Q: What is the most important idea you hope readers will take away from your book?

My book is ultimately about storytelling and tellers: the limits, even dangers, but also benefits and lifesaving and even world changing power in a story. Chimamanda Adiche reminds us that “there is never a single story about any place” or people. So, I am looking to bring attention to writers uniquely positioned in-between cultures, like Anzaldúa, who write not to represent a swath of people but to articulate a particular intersectional experience at a specific moment in time, writers who blend influences, from their past and their current times and locations in which they do their work. Anzaldúa called this border arte. Border artists teach us how creativity and imagination can project visions of thriving futures for a variety of people and the environment with which we are intertwined. From testimonies and memoir to post-apocalyptic fiction – or stories that show us “hard futures” as Adrienne maree brown says – it’s our imaginations that shape narratives that pave paths for social justice. And in the process of shaping change, we have to change shape ourselves. It’s a back and forth, a cyclical movement, as Gloria Anzaldúa says, of “public acts” and “inner work.” Anzaldúa believed that ideas begin with an image and took seriously her journeys into the imagination. Her writing was her attempt to communicate the messages she learned on those journeys.

Q: What do you like to read/watch/or listen to for fun?

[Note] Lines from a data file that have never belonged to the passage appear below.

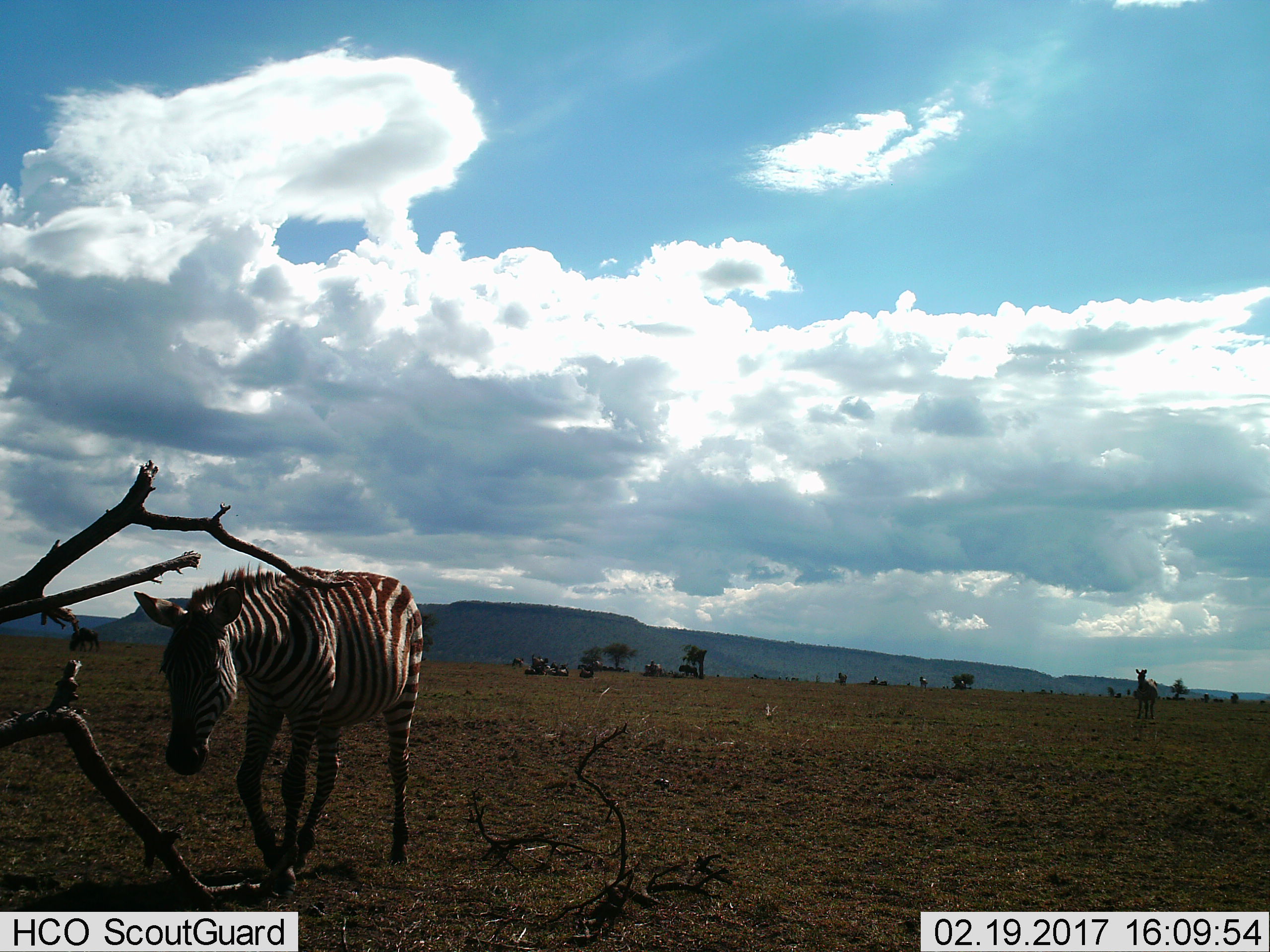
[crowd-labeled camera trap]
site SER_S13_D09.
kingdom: Animalia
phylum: Chordata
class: Mammalia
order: Perissodactyla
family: Equidae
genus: Equus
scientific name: Equus quagga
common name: plains zebra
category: zebraplains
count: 4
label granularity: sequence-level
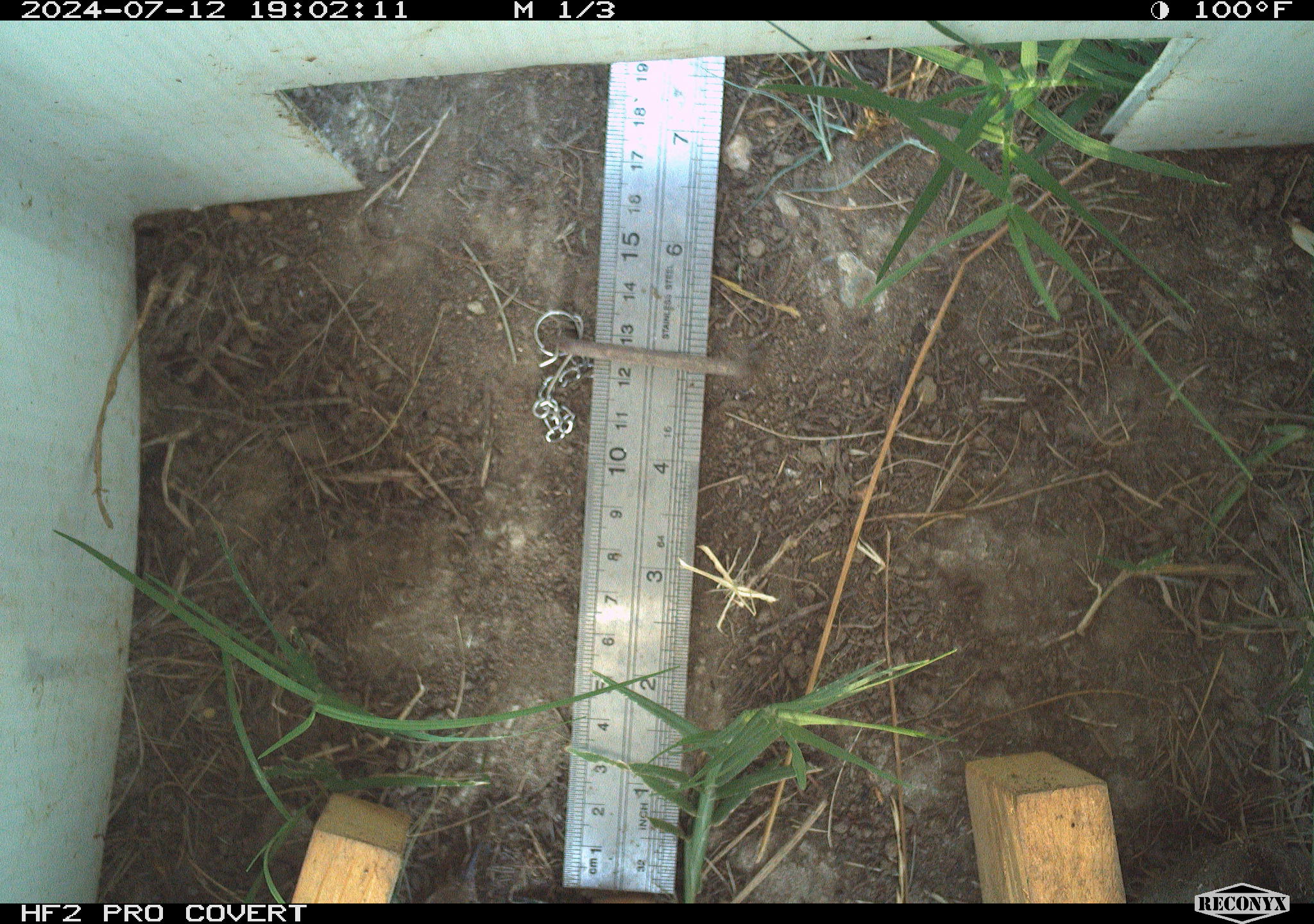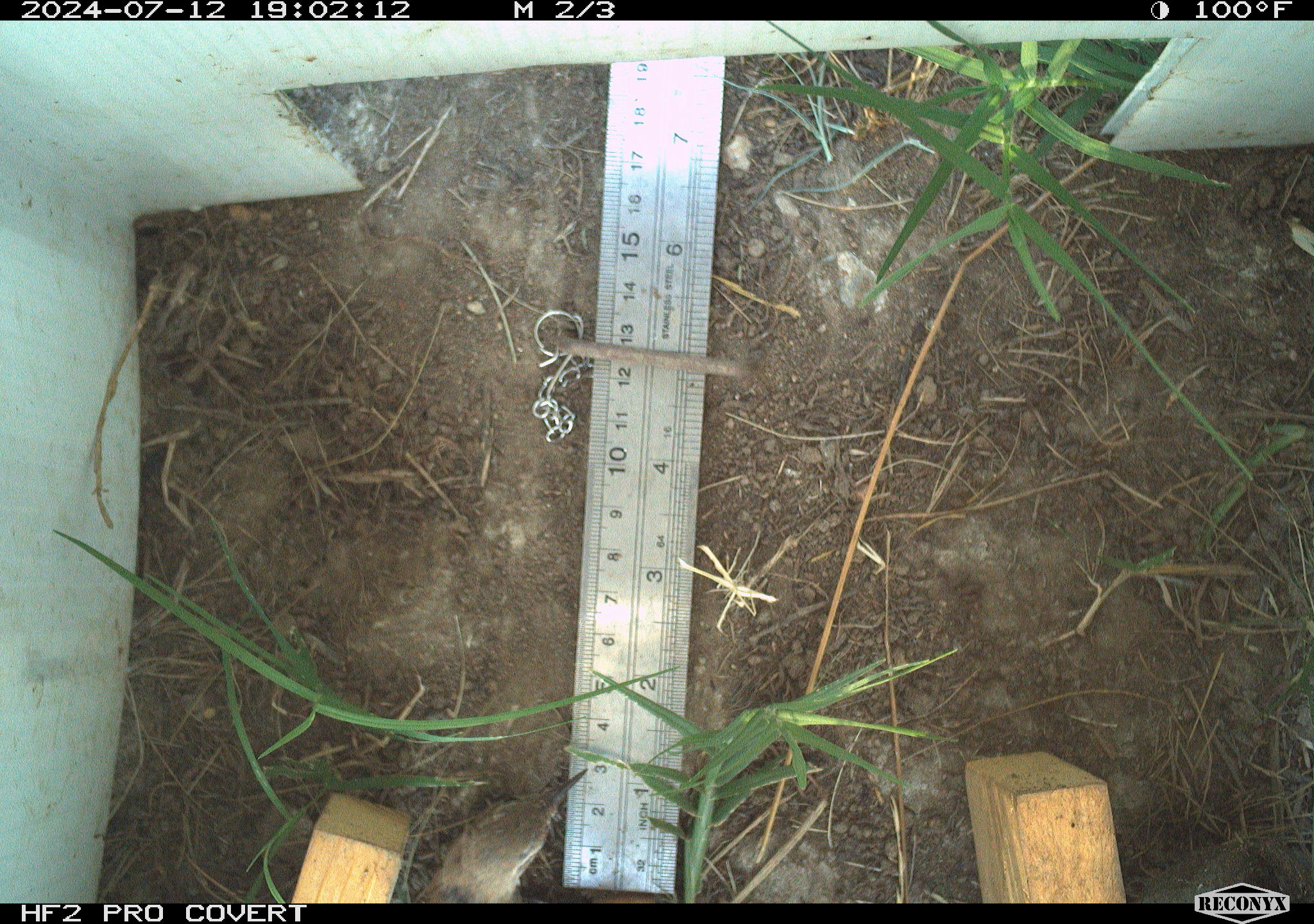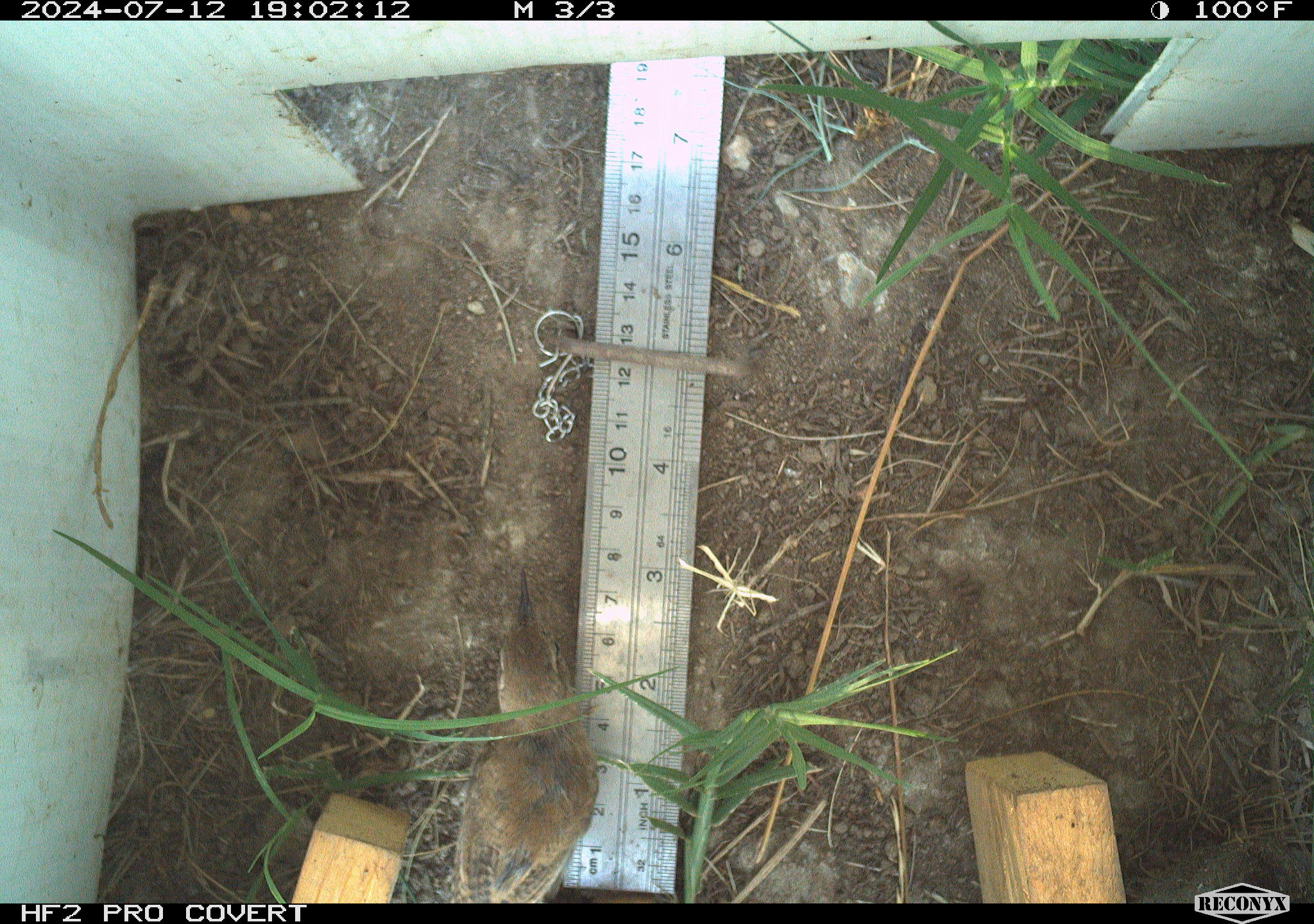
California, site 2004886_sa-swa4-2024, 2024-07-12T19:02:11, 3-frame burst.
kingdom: Animalia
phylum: Chordata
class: Aves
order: Passeriformes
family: Troglodytidae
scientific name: Troglodytidae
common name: wren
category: troglodytidae family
Troglodytidae family (wren) (Troglodytidae).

In my free time, I tend to read a variety of philosophical fiction from Clarice Lispector to David Foster Wallace, writing that plays with interiority and subjectivity. I have some favorite authors and pick up whatever they publish, like Diana Abu-Jaber, Louise Erdrich, Ruth Ozeke, and Zadie Smith. Right now I’m reading a novel by my friend Rebecca Kuder called The Eight Mile Suspended Carnival about a young woman with no memory or name but who can see other peoples’ memories. Anything that’s wildly imaginative, I love.